Use a StreamingUpdateSolrServer, I used the following algorithm to re-index my huge dataset into SOLR.
Initialize StreamingUpdateSolrServer server = new StreamingUpdateSolrServer(solrServerUrl, numDocsToAddInBatch, numOfThreads);
For each Item…
-->Create document
-->Server.add(document)
When all finished,
server.commit();
server.optimize();
The problem:
Some of my items are not making it into the SOLR index, but no logs are being generated to tell me what happened.
I was able to find most of the documents, but some were missing. No errors in any logs – and I have substantial try/catch blocks with logs around all SOLRJ exceptions on the clients site.
Verify logging is not being hidden for the SOLR WAR
You will definitely want to verify that the SOLR server log settings are not hiding the fact that documents are failing to be added to the index.
Because SOLR uses the SLF4J API, your SOLR server could be over-riding the log settings allowing you to see an error message when the document failed to be indexed.
If you have a custom {solr-war}/WEB-INF/classes/logging.properties, you will need to make sure that the settings are not such that it is hiding the error messages.
By default, errors in adding an item should be shown automatically. So if you did not change your SOLR log settings at any point… you should be seeing any errors during indexing in your server log file.
Troubleshoot why Documents are failing to be indexed
In order to investigate this, it is helpful to follow verification step any time after the indexing is complete:
Once the verification step has completed, the log log_notfound created a list of all Documents that failed to be added into the Index.
You can use the log created by log_fromsolr to compare the document fields for an item that made it into the index and one that did not.
Verify it is not an intermittent issue
Sometimes it might be the case that it is not the same Items failing to be added to the index each time you try to index.
If you find objects in the log_notfound log, you will want to back up the current notfound log and run the indexing process again from scratch. Use a diff tool to see the differences between the first notfound log and the second notfound log.
An intermittent problem is evident when you see large numbers of differences in these files (Note: some differences are to be expected if new objects are being created in the database in between the first and second re-indexing).

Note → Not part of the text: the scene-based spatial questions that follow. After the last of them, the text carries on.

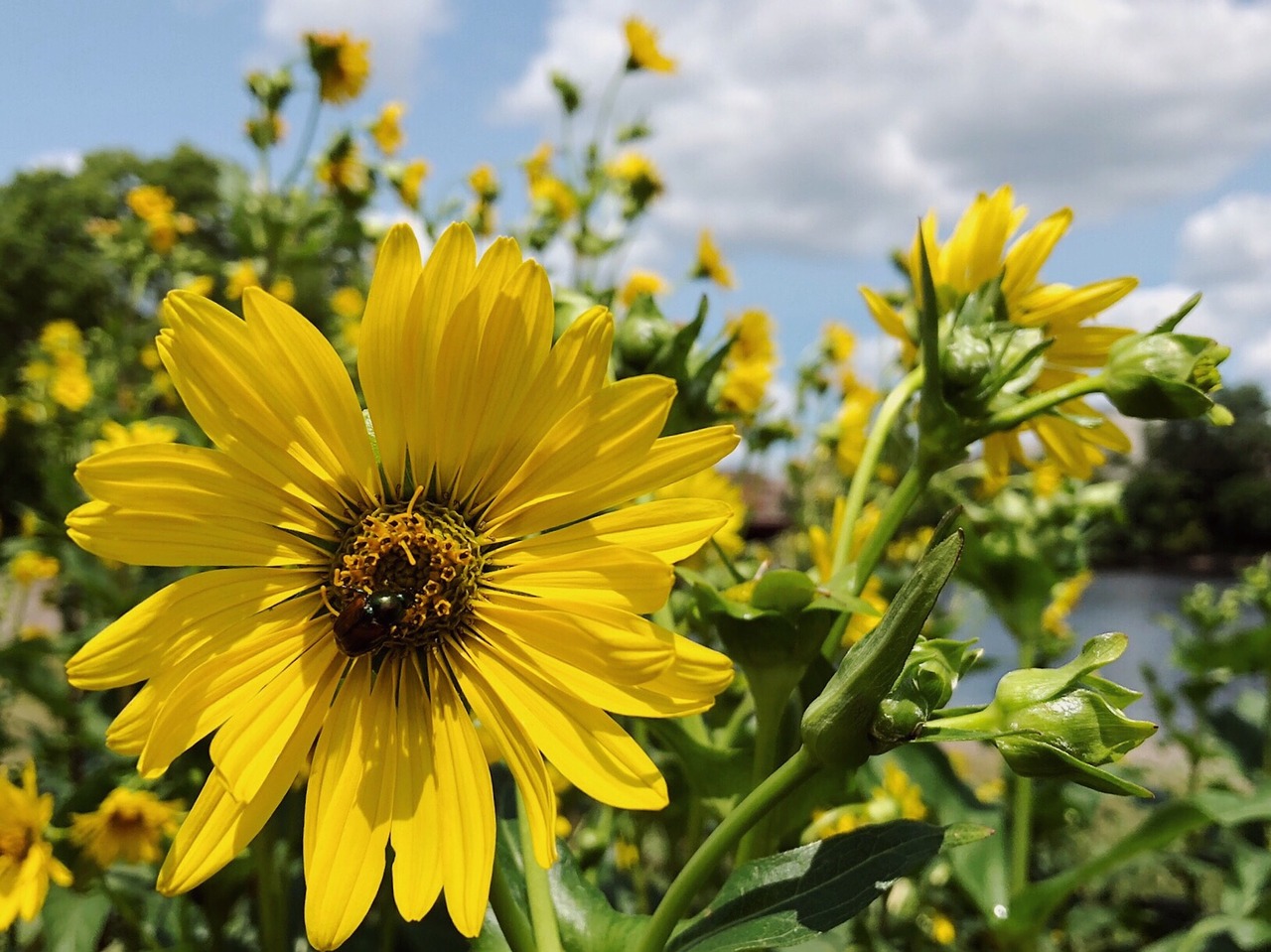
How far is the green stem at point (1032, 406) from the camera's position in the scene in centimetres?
84

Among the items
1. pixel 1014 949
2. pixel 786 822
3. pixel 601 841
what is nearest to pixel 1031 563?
pixel 1014 949

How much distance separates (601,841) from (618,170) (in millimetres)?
2732

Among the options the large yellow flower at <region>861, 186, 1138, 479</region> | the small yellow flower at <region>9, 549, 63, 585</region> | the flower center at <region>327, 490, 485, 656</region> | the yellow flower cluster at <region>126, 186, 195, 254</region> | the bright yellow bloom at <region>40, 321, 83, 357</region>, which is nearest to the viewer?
the flower center at <region>327, 490, 485, 656</region>

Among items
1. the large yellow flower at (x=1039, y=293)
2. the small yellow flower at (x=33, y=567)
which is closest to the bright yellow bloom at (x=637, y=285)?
the large yellow flower at (x=1039, y=293)

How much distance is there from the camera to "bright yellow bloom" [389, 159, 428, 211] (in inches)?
129

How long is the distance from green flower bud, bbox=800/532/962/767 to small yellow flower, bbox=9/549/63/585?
443cm

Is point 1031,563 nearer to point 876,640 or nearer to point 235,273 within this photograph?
point 876,640

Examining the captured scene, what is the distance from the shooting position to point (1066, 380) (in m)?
1.09

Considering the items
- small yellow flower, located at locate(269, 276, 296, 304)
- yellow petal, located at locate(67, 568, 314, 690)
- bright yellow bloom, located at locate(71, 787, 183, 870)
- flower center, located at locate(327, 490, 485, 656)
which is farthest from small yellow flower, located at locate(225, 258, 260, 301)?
yellow petal, located at locate(67, 568, 314, 690)

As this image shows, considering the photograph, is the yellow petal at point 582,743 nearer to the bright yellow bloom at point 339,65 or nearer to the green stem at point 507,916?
the green stem at point 507,916

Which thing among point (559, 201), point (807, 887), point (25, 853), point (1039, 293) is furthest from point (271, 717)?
point (559, 201)

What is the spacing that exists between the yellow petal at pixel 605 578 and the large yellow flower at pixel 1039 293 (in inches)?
22.0

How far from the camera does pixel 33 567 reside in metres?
4.32

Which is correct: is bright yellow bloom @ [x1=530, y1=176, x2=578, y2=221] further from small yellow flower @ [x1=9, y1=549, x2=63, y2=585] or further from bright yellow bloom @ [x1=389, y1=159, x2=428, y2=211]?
small yellow flower @ [x1=9, y1=549, x2=63, y2=585]
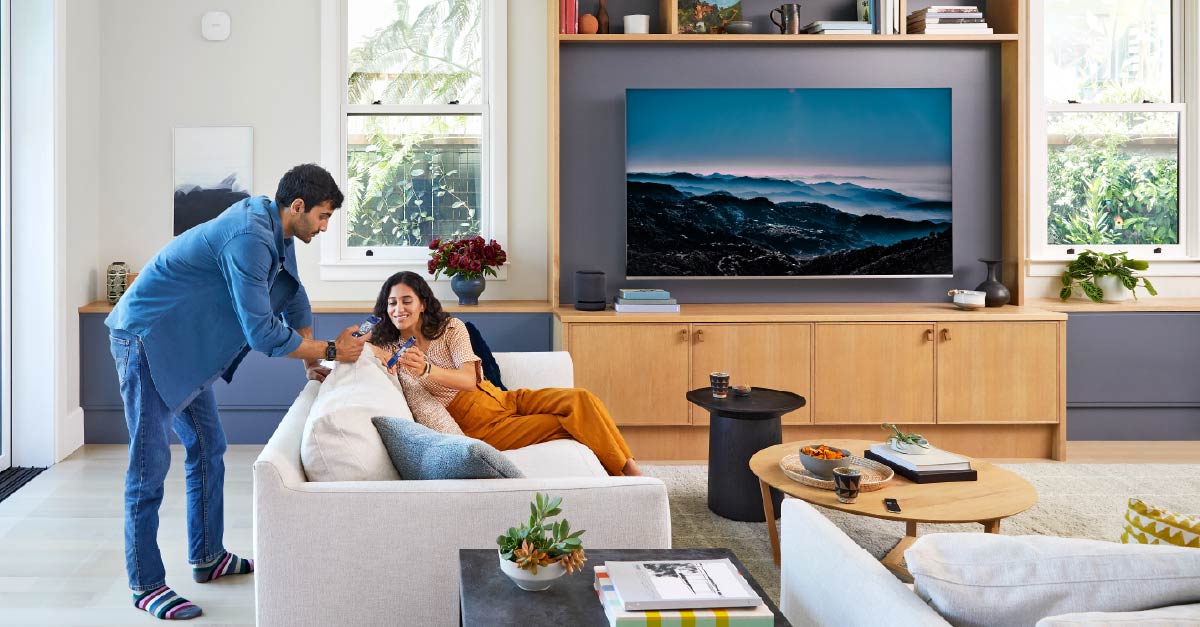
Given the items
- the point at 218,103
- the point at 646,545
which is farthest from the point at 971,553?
the point at 218,103

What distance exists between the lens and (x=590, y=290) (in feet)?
15.8

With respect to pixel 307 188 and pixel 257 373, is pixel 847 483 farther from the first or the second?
pixel 257 373

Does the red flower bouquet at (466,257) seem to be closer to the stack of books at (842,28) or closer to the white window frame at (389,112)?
the white window frame at (389,112)

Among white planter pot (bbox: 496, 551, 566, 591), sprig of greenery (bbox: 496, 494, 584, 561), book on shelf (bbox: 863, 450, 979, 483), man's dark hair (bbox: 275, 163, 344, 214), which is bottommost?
book on shelf (bbox: 863, 450, 979, 483)

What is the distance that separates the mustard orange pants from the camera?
11.0 feet

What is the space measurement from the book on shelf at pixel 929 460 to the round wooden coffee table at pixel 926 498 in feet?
0.17

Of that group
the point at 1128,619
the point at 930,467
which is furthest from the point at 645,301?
the point at 1128,619

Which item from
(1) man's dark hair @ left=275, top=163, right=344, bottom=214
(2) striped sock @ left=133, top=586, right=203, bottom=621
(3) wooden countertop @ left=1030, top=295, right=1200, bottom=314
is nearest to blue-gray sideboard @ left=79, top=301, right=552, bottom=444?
(1) man's dark hair @ left=275, top=163, right=344, bottom=214

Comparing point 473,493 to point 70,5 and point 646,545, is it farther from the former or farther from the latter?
point 70,5

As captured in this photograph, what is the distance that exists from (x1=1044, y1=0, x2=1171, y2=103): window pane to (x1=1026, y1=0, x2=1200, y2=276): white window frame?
0.05 m

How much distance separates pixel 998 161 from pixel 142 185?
14.9 feet

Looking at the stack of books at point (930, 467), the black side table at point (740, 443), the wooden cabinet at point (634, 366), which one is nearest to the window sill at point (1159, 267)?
the wooden cabinet at point (634, 366)

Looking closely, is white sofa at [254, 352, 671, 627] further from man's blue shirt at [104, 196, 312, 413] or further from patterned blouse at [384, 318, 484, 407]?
patterned blouse at [384, 318, 484, 407]

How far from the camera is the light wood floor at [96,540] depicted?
2908 millimetres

If your problem is intermittent, it most certainly points at the application code with respect to your SOLR transactions not being committed correctly.
The same documents consistently come up missing each time it indexes
At this point we have to compare documents that are being found from the SOLR index, versus documents that are not getting into the Lucene index. Usually a field-by-field comparison of the object will start turning of some suspicious values that may be causing issues when adding the document to the index.
Try eliminating all the suspicious fields and then re-indexing the entire thing again. See if the documents are still failing to be indexed. If this worked, you will want to start re-introducing the fields that you removed and see if you can pinpoint the one that is the issue.